▸ SUPPLIED TEXT
※
A rather different approach was chosen by Urs Baumann at Lantal when he was confronted with the challenge of finding a successor outside of his family.

Urs Baumann’s grandfather Friedrich Baumann had started a weaving business in Langenthal in 1886. Urs Baumann’s father, Willy Baumann, had separated from that family business in 1951 to create an upholstery weaving business, eventually called Lantal. When Urs Baumann wanted to step down from leading Lantal in 2003, he found that none of his family members wanted to continue in active management. Urs Baumann hired a headhunter to find a new manager and, maybe, possible successor for his business. They settled on Urs Rickenbacher who had a background in the furniture business and who, together with some members of management, took over the ownership of the Lantal company through an MBO in 2004. Rickenbacher and his team have led the company ever since, assuring continuity of the business.Footnote 13

At Burckhardt Compression, an MBO initiated by company management led to independence from corporate ownership.

Burckhardt Compression could look back on a varied history traversing several ownership formats, from single ownership to subsidiary as part of Sulzer Group. In 2000, a pivotal time for the Sulzer Group, Valentin Vogt was appointed to head Sulzer-Burckhardt. During this period, Sulzer Group decided to focus on four business areas only. Sulzer-Burckhardt and three other business areas were put up for sale.
※
▸ RECORDED INFORMATION
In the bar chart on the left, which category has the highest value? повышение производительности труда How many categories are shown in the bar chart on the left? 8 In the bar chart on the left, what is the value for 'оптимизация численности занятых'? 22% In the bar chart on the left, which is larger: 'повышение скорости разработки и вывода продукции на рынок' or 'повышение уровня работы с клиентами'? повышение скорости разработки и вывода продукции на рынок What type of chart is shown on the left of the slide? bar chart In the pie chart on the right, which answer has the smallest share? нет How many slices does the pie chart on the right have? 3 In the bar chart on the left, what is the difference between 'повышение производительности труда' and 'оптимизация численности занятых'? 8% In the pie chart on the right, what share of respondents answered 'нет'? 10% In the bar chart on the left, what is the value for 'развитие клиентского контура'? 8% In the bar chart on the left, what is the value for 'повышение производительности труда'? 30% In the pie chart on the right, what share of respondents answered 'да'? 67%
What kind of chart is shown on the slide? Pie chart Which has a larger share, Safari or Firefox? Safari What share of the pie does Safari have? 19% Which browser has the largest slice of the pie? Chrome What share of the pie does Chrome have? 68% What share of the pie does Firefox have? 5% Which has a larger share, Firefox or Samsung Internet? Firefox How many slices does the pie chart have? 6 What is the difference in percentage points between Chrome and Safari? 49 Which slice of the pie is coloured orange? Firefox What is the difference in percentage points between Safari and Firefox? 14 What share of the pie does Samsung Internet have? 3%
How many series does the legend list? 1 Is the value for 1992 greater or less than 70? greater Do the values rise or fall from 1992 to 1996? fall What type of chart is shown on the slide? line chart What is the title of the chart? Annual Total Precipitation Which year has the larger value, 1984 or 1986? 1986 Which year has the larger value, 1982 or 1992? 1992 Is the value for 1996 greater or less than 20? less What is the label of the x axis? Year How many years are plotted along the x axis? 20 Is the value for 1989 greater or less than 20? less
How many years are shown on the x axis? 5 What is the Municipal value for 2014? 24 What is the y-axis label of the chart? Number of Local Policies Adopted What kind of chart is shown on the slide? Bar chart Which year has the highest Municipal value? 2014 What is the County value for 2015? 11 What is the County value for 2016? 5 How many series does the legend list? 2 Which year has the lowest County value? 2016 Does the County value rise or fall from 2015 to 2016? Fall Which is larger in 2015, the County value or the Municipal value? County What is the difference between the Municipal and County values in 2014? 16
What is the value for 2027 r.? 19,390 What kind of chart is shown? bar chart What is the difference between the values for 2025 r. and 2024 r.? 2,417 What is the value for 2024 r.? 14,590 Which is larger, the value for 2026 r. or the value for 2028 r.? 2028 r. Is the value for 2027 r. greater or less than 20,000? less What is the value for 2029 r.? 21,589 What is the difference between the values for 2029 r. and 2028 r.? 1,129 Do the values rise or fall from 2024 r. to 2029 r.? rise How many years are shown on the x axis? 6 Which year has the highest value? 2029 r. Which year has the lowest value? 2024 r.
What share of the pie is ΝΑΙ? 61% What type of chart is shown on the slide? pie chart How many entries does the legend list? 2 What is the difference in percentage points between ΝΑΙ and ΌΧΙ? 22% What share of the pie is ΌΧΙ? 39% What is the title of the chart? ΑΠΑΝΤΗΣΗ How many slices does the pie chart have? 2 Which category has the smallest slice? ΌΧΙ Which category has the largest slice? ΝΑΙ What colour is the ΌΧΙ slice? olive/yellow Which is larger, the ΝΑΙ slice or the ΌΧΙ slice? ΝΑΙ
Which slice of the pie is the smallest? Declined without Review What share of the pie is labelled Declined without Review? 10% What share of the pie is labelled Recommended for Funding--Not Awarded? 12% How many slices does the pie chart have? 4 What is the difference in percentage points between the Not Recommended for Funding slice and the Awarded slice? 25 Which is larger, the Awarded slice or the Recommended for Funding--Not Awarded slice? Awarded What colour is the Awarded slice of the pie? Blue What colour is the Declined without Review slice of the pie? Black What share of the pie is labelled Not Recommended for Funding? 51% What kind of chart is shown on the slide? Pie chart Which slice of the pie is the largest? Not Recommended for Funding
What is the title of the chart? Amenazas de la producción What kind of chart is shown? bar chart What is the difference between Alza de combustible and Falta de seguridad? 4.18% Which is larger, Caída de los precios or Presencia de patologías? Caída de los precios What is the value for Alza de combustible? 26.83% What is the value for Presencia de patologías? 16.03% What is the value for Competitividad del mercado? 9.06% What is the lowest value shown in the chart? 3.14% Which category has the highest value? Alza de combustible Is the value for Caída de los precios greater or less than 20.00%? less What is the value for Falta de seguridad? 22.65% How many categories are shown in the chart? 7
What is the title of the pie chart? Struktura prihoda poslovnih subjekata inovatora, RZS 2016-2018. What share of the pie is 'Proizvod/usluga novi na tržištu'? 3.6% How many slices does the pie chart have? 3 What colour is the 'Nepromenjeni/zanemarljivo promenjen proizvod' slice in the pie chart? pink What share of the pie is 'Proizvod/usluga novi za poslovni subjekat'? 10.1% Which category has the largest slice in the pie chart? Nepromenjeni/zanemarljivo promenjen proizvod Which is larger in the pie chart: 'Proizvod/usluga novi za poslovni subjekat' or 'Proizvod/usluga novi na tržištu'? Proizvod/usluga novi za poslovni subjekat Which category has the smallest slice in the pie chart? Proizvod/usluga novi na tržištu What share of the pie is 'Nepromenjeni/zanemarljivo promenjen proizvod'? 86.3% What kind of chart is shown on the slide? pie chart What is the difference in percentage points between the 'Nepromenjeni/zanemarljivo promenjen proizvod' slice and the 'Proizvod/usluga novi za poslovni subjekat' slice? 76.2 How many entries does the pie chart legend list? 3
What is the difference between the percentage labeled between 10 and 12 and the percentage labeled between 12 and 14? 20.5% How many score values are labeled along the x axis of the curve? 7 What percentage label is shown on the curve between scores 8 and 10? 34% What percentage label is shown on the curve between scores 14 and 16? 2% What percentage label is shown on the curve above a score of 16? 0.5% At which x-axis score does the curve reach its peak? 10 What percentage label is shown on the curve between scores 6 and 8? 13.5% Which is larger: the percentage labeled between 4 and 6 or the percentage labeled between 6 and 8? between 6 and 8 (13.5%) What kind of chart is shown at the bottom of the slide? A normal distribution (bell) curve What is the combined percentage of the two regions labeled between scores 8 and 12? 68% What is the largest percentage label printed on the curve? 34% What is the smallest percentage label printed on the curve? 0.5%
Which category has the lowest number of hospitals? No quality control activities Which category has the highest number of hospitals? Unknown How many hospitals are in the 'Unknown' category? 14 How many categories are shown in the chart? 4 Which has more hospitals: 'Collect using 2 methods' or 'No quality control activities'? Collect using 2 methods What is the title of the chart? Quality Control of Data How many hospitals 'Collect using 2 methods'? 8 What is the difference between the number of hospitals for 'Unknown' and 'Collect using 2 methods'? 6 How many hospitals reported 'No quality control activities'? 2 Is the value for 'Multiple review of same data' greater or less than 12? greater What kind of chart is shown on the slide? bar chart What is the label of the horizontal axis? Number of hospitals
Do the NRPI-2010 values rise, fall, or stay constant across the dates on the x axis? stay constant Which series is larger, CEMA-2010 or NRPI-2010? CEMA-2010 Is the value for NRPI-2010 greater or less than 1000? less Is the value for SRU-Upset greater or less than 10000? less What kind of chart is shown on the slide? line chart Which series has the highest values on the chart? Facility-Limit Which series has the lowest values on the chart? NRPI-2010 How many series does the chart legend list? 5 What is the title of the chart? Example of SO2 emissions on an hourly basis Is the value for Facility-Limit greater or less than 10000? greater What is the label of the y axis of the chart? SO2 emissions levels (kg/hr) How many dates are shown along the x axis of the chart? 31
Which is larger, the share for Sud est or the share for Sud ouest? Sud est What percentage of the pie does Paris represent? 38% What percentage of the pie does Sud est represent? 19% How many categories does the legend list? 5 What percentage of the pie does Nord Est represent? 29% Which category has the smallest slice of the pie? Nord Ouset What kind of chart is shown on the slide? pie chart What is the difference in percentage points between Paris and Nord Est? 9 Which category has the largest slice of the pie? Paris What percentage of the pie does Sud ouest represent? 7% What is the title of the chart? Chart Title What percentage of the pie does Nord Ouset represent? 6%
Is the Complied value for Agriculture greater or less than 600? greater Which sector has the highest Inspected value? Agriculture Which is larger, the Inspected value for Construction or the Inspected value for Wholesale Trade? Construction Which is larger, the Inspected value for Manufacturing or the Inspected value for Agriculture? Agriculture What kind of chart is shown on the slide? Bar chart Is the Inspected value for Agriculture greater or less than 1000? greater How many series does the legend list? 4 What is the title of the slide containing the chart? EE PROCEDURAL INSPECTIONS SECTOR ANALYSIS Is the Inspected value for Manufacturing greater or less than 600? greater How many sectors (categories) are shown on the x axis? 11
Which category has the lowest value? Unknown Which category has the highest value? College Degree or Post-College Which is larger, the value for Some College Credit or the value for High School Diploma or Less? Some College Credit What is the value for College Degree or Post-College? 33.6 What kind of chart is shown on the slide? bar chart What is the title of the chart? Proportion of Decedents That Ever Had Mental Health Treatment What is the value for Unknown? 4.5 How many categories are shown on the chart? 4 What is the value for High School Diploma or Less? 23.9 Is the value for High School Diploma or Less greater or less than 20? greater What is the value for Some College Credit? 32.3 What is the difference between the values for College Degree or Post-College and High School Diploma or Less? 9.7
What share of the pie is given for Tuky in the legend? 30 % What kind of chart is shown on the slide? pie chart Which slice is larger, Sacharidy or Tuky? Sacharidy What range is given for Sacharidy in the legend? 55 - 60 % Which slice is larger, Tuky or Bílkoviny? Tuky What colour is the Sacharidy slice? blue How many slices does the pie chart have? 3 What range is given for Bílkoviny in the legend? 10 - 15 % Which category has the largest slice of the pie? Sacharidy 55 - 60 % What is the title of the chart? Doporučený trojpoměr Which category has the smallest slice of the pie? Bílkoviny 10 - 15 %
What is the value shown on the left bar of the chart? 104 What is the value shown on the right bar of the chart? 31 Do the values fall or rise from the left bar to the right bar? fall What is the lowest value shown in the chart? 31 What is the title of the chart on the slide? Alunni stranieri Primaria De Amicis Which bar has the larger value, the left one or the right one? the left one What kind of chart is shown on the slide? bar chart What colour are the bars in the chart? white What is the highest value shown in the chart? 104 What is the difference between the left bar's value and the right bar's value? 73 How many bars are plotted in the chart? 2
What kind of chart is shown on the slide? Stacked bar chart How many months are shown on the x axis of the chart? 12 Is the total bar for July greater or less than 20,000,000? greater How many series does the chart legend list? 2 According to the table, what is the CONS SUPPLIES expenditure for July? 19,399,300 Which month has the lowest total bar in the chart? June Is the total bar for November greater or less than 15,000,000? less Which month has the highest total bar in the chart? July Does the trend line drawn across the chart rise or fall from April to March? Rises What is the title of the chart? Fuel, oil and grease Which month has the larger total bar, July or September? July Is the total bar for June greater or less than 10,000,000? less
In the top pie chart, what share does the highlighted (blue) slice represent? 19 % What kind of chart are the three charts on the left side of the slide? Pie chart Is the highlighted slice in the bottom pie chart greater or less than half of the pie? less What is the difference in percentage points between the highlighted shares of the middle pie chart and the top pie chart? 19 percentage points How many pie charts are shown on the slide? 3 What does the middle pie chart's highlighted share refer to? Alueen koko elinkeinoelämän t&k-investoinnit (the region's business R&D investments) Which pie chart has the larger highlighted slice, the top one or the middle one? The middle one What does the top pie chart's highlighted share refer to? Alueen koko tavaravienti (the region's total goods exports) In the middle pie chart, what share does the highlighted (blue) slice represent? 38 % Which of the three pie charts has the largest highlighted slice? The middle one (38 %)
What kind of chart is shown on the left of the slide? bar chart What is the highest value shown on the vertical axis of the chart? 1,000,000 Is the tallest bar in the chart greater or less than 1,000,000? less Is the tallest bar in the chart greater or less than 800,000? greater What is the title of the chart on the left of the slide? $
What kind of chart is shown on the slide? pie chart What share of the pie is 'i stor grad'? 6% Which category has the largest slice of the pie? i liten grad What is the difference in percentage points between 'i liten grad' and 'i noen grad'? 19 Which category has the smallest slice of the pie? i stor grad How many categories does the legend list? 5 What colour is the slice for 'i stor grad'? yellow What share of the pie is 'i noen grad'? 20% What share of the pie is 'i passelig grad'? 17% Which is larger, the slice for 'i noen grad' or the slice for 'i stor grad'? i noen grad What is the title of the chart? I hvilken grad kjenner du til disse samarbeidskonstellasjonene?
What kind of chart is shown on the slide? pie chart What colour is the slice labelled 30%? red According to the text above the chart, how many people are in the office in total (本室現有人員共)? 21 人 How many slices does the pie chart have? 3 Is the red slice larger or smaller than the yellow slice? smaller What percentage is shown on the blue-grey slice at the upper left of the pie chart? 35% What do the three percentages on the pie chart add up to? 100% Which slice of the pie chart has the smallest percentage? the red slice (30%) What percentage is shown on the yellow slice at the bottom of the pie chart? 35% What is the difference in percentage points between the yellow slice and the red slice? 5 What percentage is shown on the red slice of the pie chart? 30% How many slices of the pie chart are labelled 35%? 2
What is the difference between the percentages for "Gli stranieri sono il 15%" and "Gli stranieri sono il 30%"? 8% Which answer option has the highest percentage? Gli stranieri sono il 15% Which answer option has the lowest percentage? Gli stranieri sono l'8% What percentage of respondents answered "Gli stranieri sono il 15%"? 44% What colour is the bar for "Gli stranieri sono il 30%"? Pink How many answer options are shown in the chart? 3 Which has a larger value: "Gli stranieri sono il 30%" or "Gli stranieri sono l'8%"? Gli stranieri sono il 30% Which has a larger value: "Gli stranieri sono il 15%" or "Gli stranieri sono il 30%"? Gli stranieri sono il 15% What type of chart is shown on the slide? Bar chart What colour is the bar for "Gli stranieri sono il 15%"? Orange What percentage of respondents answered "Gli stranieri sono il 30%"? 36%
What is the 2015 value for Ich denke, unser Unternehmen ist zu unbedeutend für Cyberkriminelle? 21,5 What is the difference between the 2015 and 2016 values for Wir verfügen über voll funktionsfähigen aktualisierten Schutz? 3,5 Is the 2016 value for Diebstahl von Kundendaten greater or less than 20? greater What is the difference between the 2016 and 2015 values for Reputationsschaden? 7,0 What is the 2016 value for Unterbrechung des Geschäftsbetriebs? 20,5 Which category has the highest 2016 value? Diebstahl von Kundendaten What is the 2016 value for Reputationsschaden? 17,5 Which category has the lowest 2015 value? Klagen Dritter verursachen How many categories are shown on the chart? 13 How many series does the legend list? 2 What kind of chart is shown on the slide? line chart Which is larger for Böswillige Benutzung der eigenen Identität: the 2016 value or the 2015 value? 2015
※
▸ ASSIGNED TASK
Could you give the stretch of the succession text from "Burckhardt Compression could" through "up for sale." again, renaming "business areas" to "divisions" each time it occurs? You can set the records aside; they play no part here.

▸ TASK RESPONSE
Burckhardt Compression could look back on a varied history traversing several ownership formats, from single ownership to subsidiary as part of Sulzer Group. In 2000, a pivotal time for the Sulzer Group, Valentin Vogt was appointed to head Sulzer-Burckhardt. During this period, Sulzer Group decided to focus on four divisions only. Sulzer-Burckhardt and three other divisions were put up for sale.